Just wanted to report another user with the freezing problem. Happened last night (HR21). I've had the box one week. I red-button-restarted it, but it kept happening. So i tired the unplugging restart, and it still kept freezing. Going to call Directv for a new box today.

Man, I miss my HR10.


----------



## FlopShot (Jan 11, 2008)

I got my HR21 installed on Sunday 1/6. We recorded a few programs that night and watched them from the playlist with no problem. On Monday morning, we attempted to watch a few more of the recordings and experienced the freeze on every recording. Restarted and then everything was good. At least until Thursday 1/10, when it froze again attempting to play any of thel recordings. So that's two freezes in 96 hours. That is not acceptable. If the HR21 keeps freezing at the same rate, I'll be moving the HR10-250 back into the main television room and relegating the HR21 to a spare bedroom until they get the software working correctly.

Provided information:
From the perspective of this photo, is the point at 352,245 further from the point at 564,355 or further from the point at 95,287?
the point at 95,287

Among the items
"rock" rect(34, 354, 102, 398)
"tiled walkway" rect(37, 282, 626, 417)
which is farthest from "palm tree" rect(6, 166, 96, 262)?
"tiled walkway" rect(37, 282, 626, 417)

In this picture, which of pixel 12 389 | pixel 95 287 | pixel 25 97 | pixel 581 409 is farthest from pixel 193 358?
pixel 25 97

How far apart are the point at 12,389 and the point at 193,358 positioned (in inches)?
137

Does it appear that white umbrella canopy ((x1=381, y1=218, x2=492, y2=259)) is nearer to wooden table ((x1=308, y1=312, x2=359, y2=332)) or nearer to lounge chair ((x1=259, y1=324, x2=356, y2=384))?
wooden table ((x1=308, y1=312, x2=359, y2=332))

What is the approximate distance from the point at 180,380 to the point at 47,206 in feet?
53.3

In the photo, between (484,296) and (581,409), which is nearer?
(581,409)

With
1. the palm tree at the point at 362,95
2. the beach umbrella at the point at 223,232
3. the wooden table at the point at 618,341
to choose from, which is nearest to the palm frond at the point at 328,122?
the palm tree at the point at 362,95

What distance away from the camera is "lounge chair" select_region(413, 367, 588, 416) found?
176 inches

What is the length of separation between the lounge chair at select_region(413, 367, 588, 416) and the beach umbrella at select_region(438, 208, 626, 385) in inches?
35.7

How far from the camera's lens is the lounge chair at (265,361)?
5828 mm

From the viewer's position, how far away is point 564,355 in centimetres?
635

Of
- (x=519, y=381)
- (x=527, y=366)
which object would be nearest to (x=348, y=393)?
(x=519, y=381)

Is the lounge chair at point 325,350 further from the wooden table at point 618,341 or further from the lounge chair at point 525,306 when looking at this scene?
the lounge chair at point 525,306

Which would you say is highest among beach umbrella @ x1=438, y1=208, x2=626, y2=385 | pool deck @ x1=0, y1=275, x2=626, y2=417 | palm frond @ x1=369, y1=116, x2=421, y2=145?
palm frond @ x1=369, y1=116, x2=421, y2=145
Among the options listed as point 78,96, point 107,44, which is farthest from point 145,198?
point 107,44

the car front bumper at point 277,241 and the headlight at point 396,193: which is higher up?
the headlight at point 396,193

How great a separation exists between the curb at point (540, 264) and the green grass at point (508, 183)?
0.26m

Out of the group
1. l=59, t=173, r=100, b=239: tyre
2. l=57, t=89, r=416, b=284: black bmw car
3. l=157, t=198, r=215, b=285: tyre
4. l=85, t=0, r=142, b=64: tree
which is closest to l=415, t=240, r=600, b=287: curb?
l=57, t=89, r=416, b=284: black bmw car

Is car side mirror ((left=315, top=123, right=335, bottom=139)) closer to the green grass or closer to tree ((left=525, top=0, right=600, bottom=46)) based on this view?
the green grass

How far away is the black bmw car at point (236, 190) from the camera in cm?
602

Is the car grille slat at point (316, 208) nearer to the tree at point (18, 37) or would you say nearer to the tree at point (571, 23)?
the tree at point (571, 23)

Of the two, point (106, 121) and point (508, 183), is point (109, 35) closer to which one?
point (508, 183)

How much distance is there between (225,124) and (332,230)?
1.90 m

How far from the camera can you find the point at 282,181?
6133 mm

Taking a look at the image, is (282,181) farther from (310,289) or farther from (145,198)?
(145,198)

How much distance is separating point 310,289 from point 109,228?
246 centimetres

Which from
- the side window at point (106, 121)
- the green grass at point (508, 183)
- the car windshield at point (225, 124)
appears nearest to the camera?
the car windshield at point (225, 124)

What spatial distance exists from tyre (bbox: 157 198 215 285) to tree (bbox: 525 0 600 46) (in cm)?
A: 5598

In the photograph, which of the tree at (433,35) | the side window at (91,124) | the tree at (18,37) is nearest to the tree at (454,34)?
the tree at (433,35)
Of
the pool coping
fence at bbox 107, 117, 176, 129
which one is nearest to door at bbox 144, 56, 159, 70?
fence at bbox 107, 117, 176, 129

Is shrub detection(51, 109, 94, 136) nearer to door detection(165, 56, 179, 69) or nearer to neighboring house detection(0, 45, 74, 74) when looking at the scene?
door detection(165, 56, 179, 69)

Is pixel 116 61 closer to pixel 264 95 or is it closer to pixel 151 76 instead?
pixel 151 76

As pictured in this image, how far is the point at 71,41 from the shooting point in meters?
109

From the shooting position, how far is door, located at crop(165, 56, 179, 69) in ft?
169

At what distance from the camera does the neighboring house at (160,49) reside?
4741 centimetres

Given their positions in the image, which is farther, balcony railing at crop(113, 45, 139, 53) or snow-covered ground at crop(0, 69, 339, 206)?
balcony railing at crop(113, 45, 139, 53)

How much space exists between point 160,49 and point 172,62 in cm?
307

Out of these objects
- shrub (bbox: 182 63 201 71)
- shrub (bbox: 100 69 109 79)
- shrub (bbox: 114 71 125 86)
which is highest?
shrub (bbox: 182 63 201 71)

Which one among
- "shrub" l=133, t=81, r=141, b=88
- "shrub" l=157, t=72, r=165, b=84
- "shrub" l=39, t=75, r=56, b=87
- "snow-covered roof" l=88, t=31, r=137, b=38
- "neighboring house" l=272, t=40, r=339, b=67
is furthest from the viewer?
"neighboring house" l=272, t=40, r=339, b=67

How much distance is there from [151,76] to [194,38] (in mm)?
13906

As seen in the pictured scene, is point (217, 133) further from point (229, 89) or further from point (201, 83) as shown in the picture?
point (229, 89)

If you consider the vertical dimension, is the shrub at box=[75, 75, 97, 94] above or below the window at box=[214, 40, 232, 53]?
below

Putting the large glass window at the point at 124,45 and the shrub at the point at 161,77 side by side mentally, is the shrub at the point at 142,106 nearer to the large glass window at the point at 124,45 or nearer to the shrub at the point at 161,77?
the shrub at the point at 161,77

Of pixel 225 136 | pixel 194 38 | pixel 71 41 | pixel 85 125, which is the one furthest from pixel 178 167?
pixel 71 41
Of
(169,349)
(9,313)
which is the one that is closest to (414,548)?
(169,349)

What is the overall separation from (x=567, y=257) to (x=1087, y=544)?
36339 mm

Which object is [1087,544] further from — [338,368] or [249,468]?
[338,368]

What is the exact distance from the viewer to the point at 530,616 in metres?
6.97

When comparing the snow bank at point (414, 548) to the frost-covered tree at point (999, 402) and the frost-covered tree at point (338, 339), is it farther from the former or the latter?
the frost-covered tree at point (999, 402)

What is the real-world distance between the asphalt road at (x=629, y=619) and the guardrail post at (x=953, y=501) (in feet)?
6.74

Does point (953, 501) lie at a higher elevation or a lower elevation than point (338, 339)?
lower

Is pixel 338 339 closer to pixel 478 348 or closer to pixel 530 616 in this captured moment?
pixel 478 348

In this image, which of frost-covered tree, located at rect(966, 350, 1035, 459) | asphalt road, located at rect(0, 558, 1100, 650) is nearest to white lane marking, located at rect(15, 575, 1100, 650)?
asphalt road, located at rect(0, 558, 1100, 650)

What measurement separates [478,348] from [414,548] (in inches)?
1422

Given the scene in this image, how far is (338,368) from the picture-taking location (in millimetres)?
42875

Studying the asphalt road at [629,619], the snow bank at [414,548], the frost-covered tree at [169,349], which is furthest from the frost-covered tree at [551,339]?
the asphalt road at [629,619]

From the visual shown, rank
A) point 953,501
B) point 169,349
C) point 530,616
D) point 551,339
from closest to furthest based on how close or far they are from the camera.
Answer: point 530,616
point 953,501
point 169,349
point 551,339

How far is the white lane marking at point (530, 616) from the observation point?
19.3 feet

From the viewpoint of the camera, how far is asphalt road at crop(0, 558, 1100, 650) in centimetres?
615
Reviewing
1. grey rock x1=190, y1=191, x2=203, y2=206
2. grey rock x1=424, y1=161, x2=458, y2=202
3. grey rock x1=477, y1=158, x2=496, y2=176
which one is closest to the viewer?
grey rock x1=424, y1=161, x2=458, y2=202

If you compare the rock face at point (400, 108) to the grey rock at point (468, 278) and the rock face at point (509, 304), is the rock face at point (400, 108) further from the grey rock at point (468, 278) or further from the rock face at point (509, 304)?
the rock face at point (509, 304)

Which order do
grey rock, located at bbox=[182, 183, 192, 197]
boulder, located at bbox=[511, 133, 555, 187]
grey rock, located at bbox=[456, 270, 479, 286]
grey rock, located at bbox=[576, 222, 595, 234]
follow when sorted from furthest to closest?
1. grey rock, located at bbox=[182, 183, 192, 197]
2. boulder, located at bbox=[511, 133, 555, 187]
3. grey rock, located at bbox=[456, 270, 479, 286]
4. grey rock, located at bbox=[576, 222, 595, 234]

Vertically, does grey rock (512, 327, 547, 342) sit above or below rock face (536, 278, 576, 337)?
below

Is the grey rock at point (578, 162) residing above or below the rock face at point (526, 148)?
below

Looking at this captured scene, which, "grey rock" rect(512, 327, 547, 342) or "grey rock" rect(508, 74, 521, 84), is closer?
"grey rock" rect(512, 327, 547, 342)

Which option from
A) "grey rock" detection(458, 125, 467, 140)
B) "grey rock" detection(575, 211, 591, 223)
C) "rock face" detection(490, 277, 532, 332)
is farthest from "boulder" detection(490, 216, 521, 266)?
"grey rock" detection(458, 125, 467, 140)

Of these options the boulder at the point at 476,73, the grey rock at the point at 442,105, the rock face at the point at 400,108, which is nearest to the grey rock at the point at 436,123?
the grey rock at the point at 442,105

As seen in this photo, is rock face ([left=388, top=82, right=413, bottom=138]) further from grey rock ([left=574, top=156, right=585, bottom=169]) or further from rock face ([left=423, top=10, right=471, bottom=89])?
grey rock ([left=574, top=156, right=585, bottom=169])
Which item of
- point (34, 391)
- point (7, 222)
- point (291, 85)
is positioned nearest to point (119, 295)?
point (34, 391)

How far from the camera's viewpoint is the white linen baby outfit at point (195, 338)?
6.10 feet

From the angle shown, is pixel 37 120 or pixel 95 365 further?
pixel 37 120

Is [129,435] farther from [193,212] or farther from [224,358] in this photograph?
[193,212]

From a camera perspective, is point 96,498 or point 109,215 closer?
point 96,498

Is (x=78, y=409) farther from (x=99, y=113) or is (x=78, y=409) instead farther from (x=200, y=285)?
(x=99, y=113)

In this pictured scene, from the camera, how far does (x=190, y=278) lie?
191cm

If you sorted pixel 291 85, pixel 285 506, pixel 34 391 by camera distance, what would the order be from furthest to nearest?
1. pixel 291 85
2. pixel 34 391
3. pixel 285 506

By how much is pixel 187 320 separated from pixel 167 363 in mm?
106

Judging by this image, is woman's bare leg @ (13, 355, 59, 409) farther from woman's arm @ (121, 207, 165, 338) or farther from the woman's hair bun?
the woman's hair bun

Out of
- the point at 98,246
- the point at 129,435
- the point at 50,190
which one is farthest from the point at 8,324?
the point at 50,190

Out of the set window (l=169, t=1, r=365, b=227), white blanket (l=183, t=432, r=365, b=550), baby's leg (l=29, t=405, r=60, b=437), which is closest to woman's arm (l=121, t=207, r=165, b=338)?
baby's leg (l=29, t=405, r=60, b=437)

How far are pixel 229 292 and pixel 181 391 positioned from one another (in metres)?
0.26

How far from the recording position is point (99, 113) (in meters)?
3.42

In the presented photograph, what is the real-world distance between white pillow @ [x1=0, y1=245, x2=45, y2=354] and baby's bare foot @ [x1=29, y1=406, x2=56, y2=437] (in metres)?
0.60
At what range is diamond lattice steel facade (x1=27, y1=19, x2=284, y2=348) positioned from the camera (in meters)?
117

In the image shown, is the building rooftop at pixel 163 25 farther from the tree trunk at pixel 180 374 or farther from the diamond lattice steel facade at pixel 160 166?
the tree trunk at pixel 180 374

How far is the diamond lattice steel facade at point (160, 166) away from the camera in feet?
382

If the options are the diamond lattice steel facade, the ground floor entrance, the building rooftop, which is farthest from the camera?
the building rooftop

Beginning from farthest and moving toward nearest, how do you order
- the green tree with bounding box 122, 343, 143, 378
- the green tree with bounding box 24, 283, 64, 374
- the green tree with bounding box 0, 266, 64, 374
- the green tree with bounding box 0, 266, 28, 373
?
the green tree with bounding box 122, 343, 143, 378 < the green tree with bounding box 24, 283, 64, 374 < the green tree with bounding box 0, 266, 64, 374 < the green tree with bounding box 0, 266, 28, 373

Objective 1:
In the DVR freezing thread, where does FlopShot plan to put the HR21 if it keeps freezing?
Objective 2:
Please reproduce the stretch of the DVR freezing thread from "Just wanted to" through "new box today.".
Objective 3:
Resume the DVR freezing thread from the point where it stops.
The records have no connection to the DVR freezing thread.

Task answer 1:
In a spare bedroom.

Task answer 2:
Just wanted to report another user with the freezing problem. Happened last night (HR21). I've had the box one week. I red-button-restarted it, but it kept happening. So i tired the unplugging restart, and it still kept freezing. Going to call Directv for a new box today.

Task answer 3:
----------



## DanPainter (Sep 16, 2006)

Add me to the list of every recording freezing during playback on my HR21. I hope a software fix is in the loop soon!!!


----------



## sTiVo (Dec 24, 2007)

I'm on my 3rd hr21-700 with no resolution to the issue. I've tried everything including putting the receiver on a UPS to regulate voltage and changing the remote to RF (??). The only thing all my boxes had in common was the TV. I called Olevia about the TV and they agreed to replace the TV under warranty thinking it my be a video issue on the tv causing a problem via HDMI to the receiver. Who knows. What kind of TVs are you guys using?


----------



## dtv200609 (Jan 10, 2008)

sTiVo said:


> ... What kind of TVs are you guys using?


Mine's a Sharp Aquos LC-37GB5U.


----------



## BlueCan (Nov 23, 2007)

Mine only seems to have a problem when I use "skip to tic" and/or "skip to end/skip to beginning". I really like "press and hold".

-Patrick "Kidding.... I hate 'press and hold'"


----------



## sTiVo (Dec 24, 2007)

BlueCan said:


> Mine only seems to have a problem when I use "skip to tic" and/or "skip to end/skip to beginning".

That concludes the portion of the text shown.